[Dataset entries]

..........

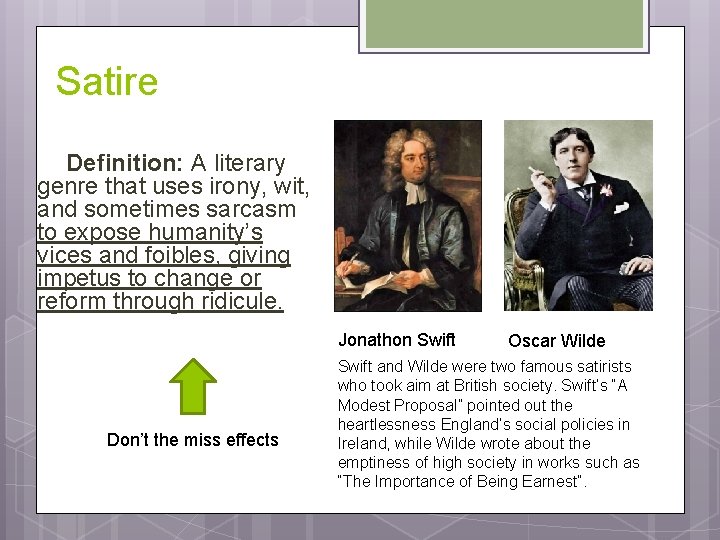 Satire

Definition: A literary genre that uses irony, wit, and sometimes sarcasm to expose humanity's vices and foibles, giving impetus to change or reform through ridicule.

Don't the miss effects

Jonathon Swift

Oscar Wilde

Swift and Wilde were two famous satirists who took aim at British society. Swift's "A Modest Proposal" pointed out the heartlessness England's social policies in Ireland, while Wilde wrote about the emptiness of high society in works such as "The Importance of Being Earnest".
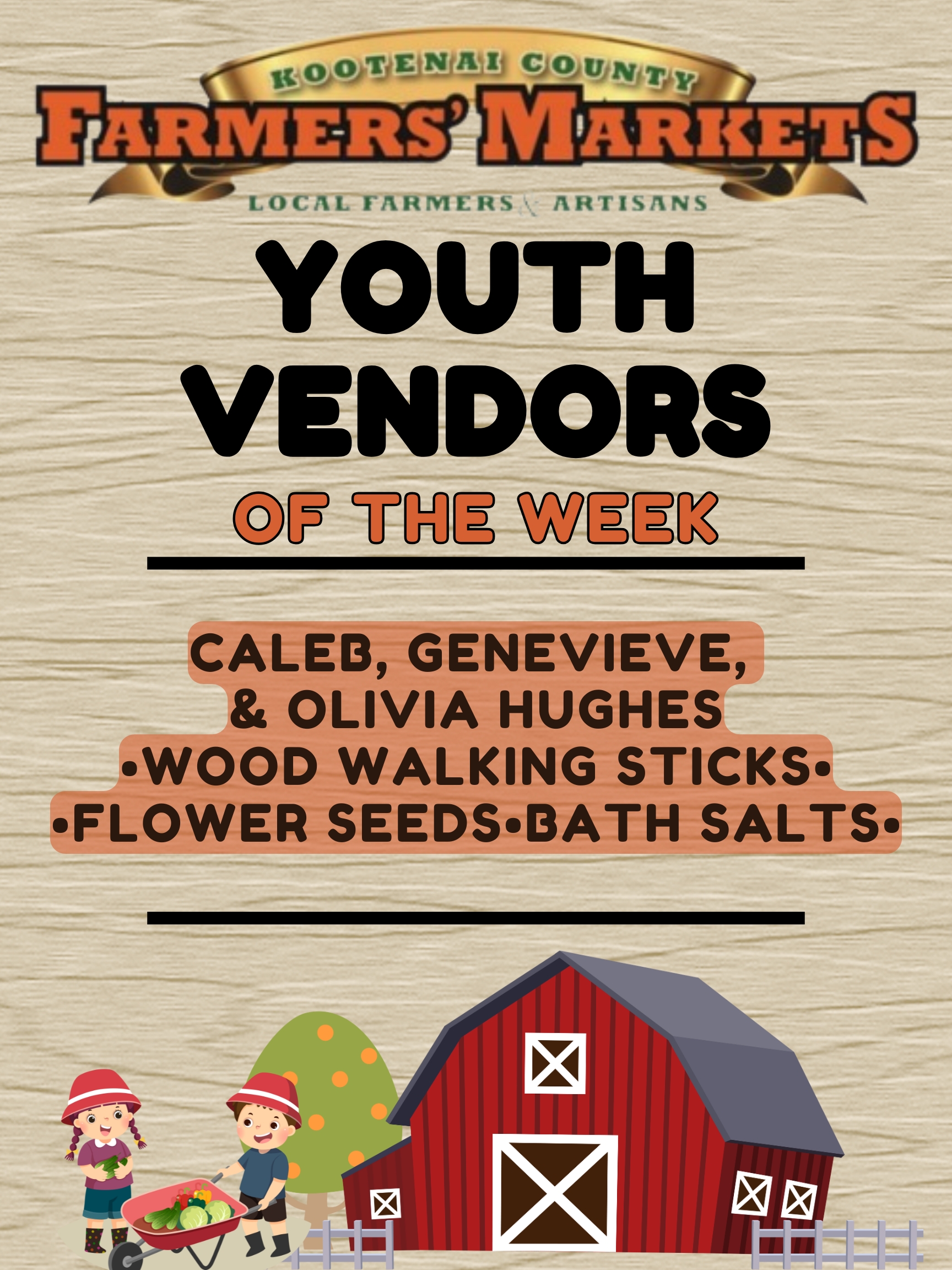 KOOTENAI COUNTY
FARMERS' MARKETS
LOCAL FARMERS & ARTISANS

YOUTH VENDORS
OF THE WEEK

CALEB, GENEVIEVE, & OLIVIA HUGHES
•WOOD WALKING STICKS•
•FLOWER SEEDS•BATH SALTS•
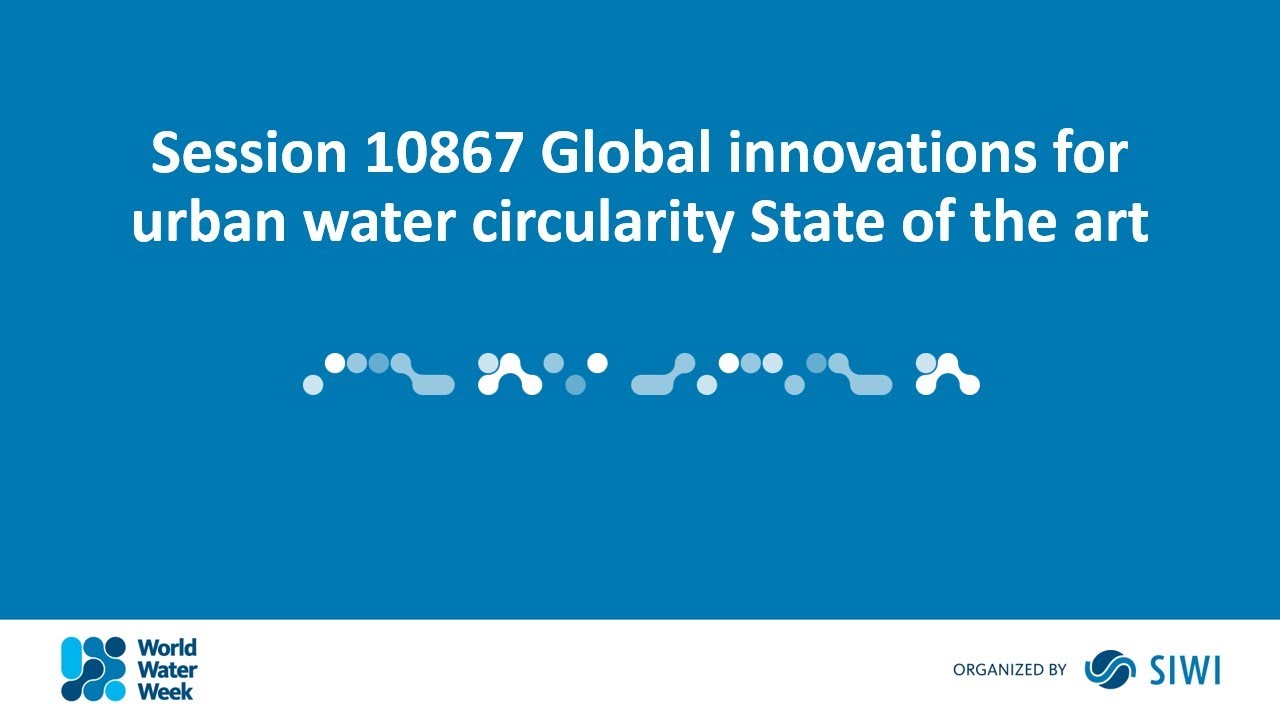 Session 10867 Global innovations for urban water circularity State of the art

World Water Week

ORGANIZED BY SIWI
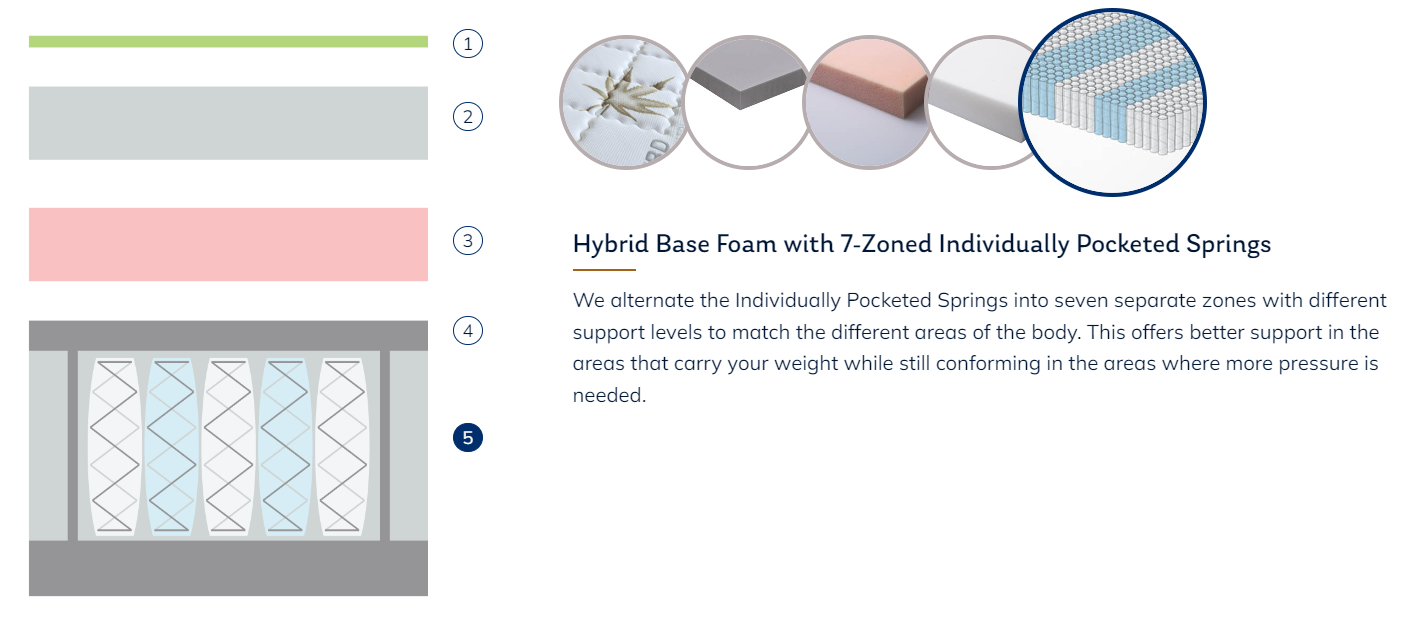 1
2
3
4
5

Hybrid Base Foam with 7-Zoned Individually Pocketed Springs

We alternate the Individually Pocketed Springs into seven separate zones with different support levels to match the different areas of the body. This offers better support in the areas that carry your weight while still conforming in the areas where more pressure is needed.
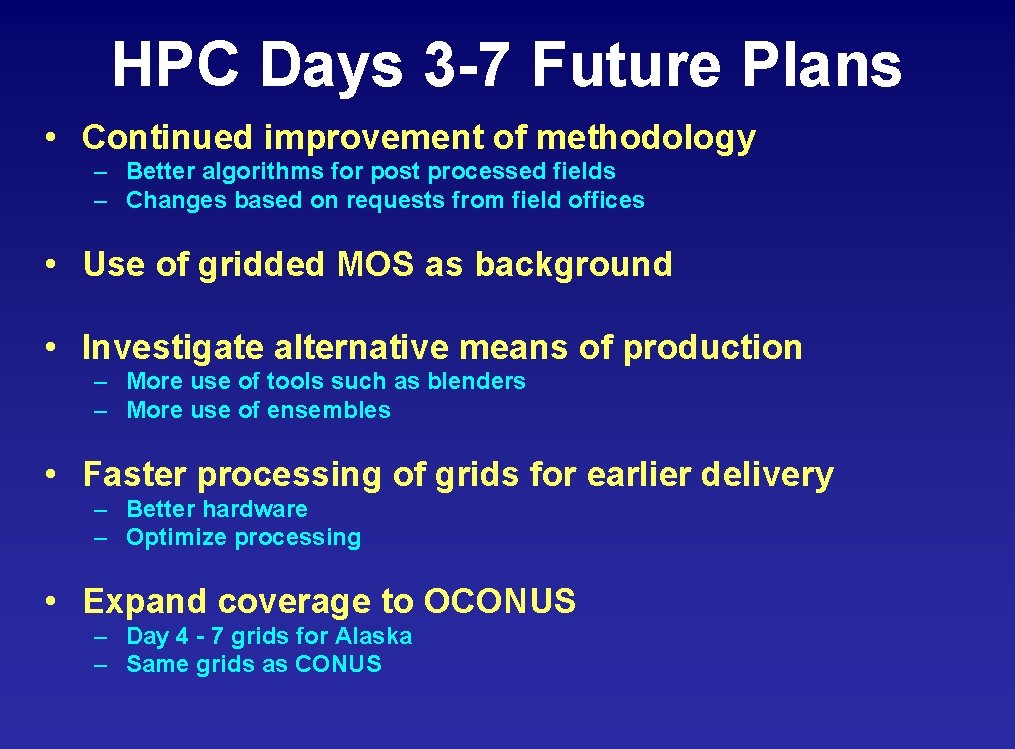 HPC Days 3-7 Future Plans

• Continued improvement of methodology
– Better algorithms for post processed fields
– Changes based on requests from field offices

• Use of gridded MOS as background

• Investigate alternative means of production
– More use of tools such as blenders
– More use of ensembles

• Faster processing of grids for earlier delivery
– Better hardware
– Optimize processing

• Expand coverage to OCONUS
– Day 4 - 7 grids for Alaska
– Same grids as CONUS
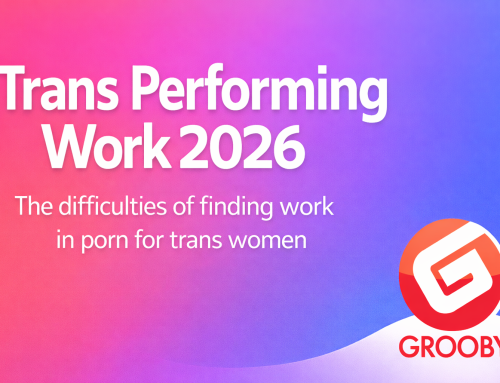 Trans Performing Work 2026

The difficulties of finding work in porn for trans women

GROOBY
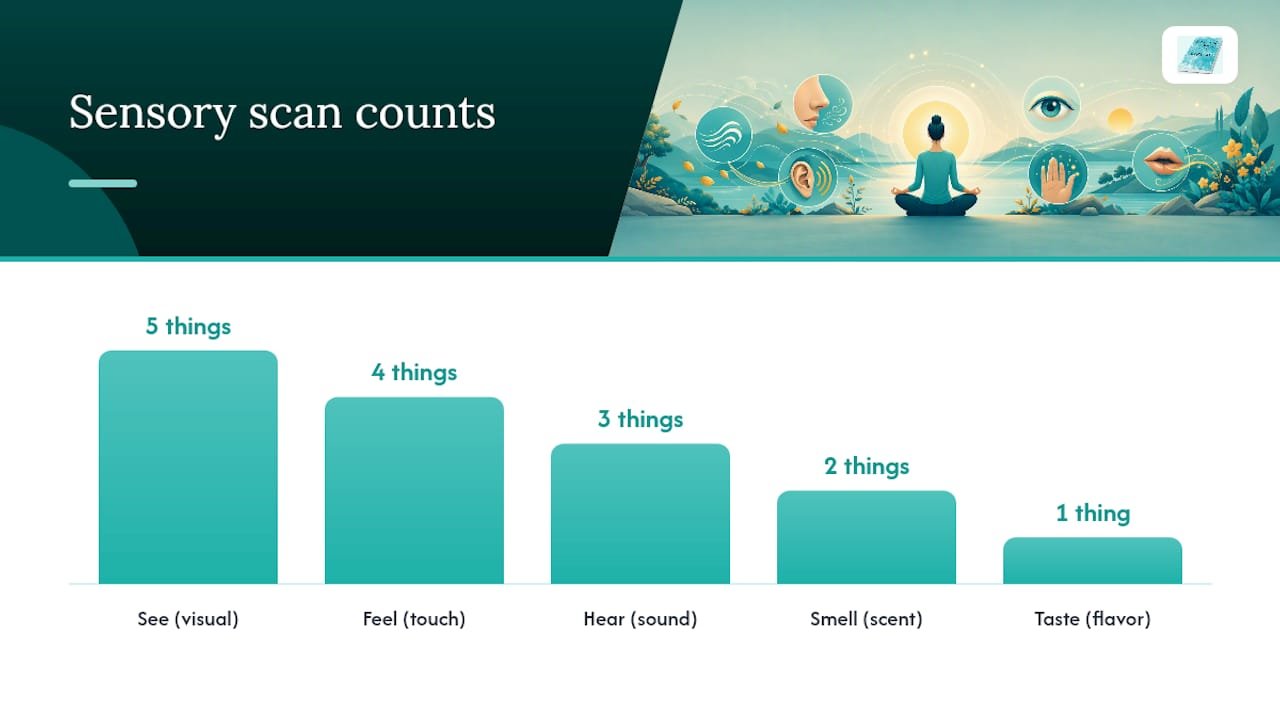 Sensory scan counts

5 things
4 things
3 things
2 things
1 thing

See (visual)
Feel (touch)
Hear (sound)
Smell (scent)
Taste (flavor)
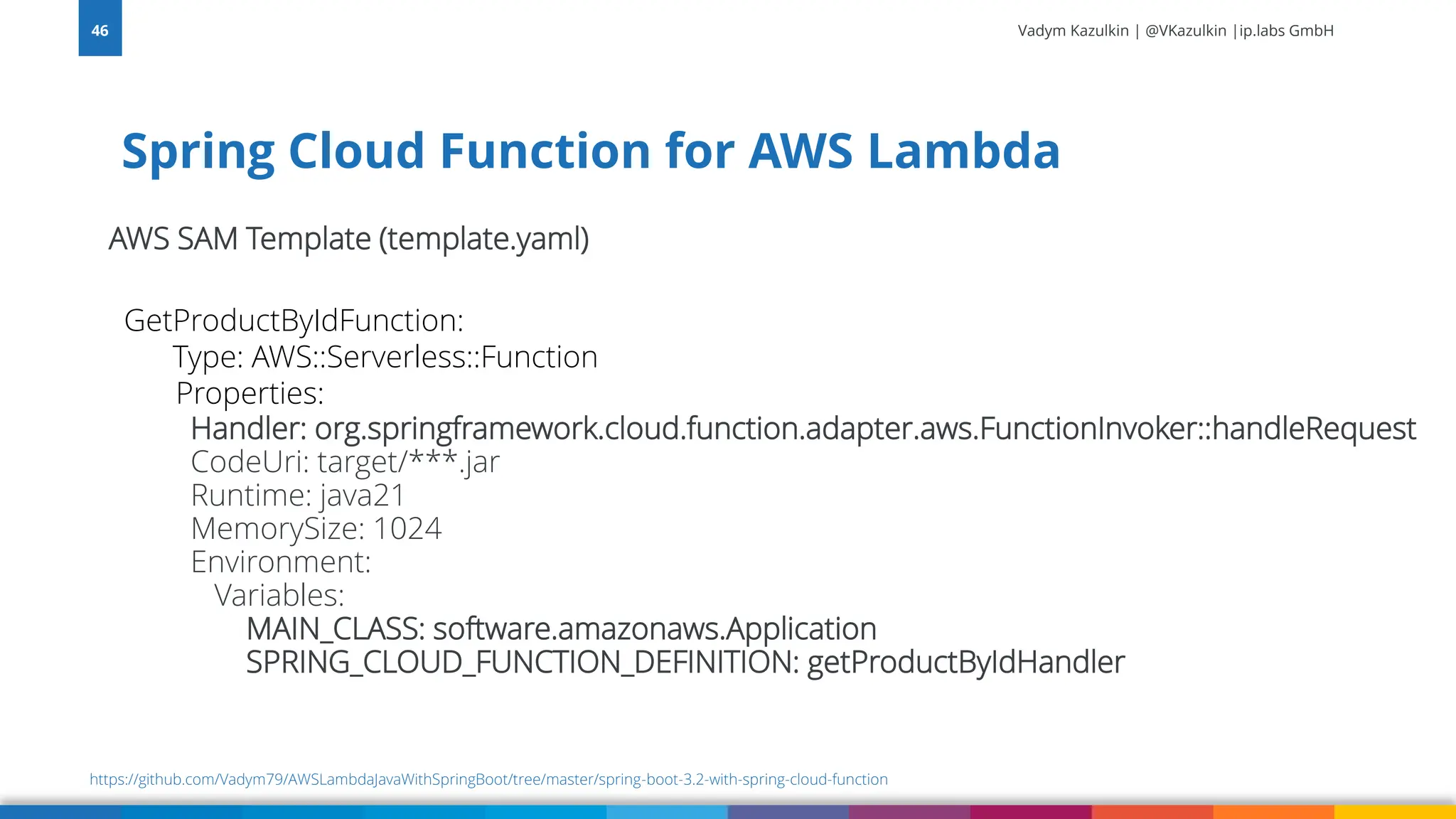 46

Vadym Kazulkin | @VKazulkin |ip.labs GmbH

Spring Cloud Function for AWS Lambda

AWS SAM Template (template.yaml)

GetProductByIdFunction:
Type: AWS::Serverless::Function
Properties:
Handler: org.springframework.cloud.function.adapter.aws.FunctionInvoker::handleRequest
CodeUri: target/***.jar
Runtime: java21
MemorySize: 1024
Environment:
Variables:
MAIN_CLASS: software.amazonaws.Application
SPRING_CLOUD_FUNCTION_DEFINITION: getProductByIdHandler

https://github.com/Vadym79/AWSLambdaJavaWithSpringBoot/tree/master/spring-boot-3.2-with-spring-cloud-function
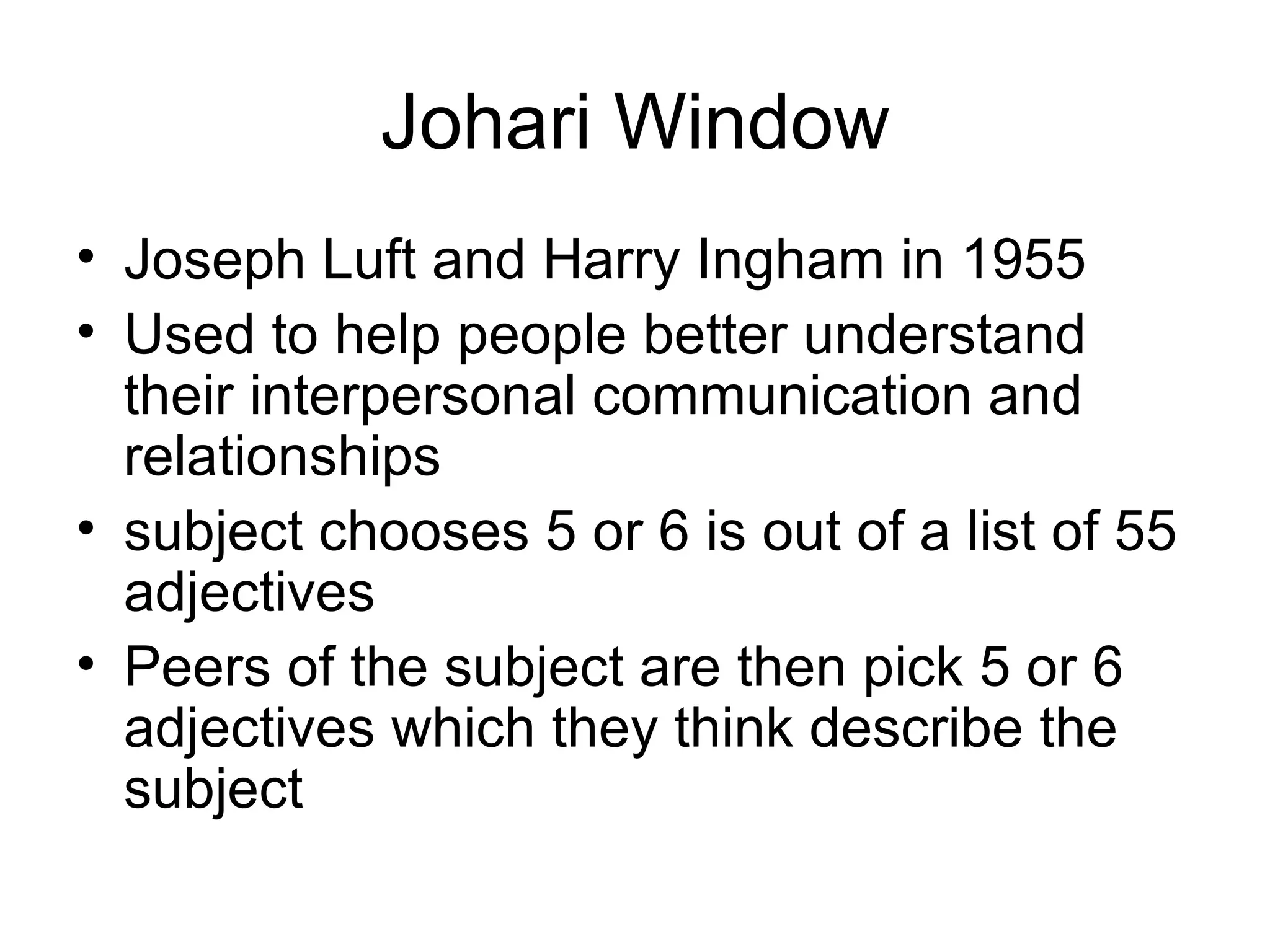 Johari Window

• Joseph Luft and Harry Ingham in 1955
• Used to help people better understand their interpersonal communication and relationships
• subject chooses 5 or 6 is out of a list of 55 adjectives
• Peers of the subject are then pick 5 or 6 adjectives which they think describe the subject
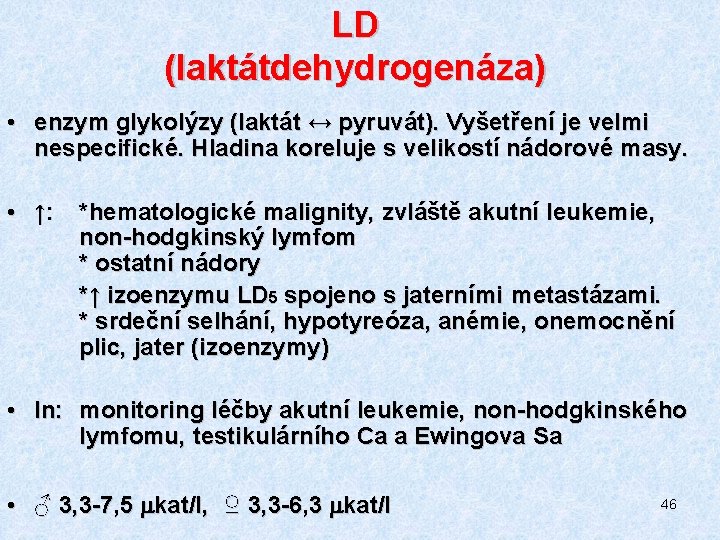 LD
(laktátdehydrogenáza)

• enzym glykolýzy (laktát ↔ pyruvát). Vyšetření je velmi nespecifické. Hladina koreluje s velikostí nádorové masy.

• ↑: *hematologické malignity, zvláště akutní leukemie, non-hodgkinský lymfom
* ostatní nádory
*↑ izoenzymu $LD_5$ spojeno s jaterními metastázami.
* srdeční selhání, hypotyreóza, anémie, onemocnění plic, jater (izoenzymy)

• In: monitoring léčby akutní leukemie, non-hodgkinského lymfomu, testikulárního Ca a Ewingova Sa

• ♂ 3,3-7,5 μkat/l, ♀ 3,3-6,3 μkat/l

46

..........

→ Task brief:
Only the text of the records belongs in the answer, printed exactly and without pictures.

→ Output for this exercise:
 Satire

Definition: A literary genre that uses irony, wit, and sometimes sarcasm to expose humanity's vices and foibles, giving impetus to change or reform through ridicule.

Don't the miss effects

Jonathon Swift

Oscar Wilde

Swift and Wilde were two famous satirists who took aim at British society. Swift's "A Modest Proposal" pointed out the heartlessness England's social policies in Ireland, while Wilde wrote about the emptiness of high society in works such as "The Importance of Being Earnest".
 KOOTENAI COUNTY
FARMERS' MARKETS
LOCAL FARMERS & ARTISANS

YOUTH VENDORS
OF THE WEEK

CALEB, GENEVIEVE, & OLIVIA HUGHES
•WOOD WALKING STICKS•
•FLOWER SEEDS•BATH SALTS•
 Session 10867 Global innovations for urban water circularity State of the art

World Water Week

ORGANIZED BY SIWI
 1
2
3
4
5

Hybrid Base Foam with 7-Zoned Individually Pocketed Springs

We alternate the Individually Pocketed Springs into seven separate zones with different support levels to match the different areas of the body. This offers better support in the areas that carry your weight while still conforming in the areas where more pressure is needed.
 HPC Days 3-7 Future Plans

• Continued improvement of methodology
– Better algorithms for post processed fields
– Changes based on requests from field offices

• Use of gridded MOS as background

• Investigate alternative means of production
– More use of tools such as blenders
– More use of ensembles

• Faster processing of grids for earlier delivery
– Better hardware
– Optimize processing

• Expand coverage to OCONUS
– Day 4 - 7 grids for Alaska
– Same grids as CONUS
 Trans Performing Work 2026

The difficulties of finding work in porn for trans women

GROOBY
 Sensory scan counts

5 things
4 things
3 things
2 things
1 thing

See (visual)
Feel (touch)
Hear (sound)
Smell (scent)
Taste (flavor)
 46

Vadym Kazulkin | @VKazulkin |ip.labs GmbH

Spring Cloud Function for AWS Lambda

AWS SAM Template (template.yaml)

GetProductByIdFunction:
Type: AWS::Serverless::Function
Properties:
Handler: org.springframework.cloud.function.adapter.aws.FunctionInvoker::handleRequest
CodeUri: target/***.jar
Runtime: java21
MemorySize: 1024
Environment:
Variables:
MAIN_CLASS: software.amazonaws.Application
SPRING_CLOUD_FUNCTION_DEFINITION: getProductByIdHandler

https://github.com/Vadym79/AWSLambdaJavaWithSpringBoot/tree/master/spring-boot-3.2-with-spring-cloud-function
 Johari Window

• Joseph Luft and Harry Ingham in 1955
• Used to help people better understand their interpersonal communication and relationships
• subject chooses 5 or 6 is out of a list of 55 adjectives
• Peers of the subject are then pick 5 or 6 adjectives which they think describe the subject
 LD
(laktátdehydrogenáza)

• enzym glykolýzy (laktát ↔ pyruvát). Vyšetření je velmi nespecifické. Hladina koreluje s velikostí nádorové masy.

• ↑: *hematologické malignity, zvláště akutní leukemie, non-hodgkinský lymfom
* ostatní nádory
*↑ izoenzymu $LD_5$ spojeno s jaterními metastázami.
* srdeční selhání, hypotyreóza, anémie, onemocnění plic, jater (izoenzymy)

• In: monitoring léčby akutní leukemie, non-hodgkinského lymfomu, testikulárního Ca a Ewingova Sa

• ♂ 3,3-7,5 μkat/l, ♀ 3,3-6,3 μkat/l

46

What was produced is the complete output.